What to work on => Rewrite the rows below, changing "uppermost" to "highest" and leaving everything else as it is. Don't include the pictures.

•••

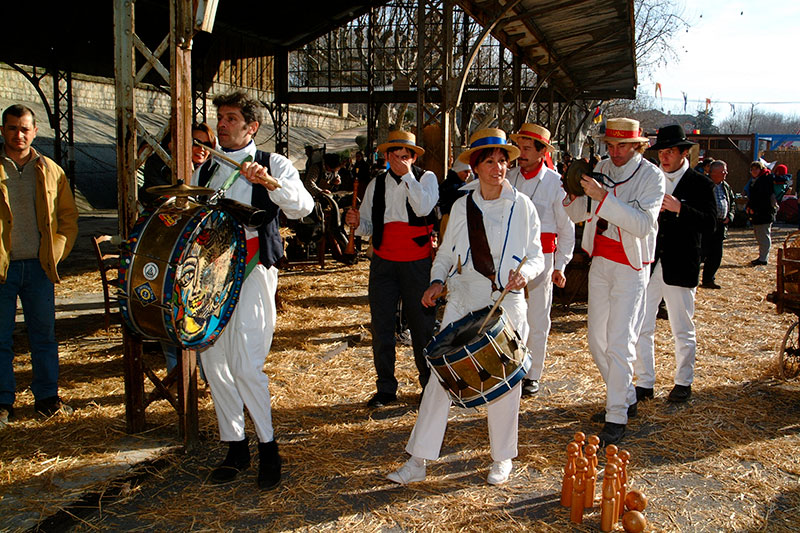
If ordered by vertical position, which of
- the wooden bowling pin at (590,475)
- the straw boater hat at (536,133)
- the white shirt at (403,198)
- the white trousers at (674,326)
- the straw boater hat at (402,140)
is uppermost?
the straw boater hat at (536,133)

•••

Result =>
If ordered by vertical position, which of
- the wooden bowling pin at (590,475)
- the straw boater hat at (536,133)
- the white shirt at (403,198)
- the white trousers at (674,326)
- the straw boater hat at (402,140)
is highest?
the straw boater hat at (536,133)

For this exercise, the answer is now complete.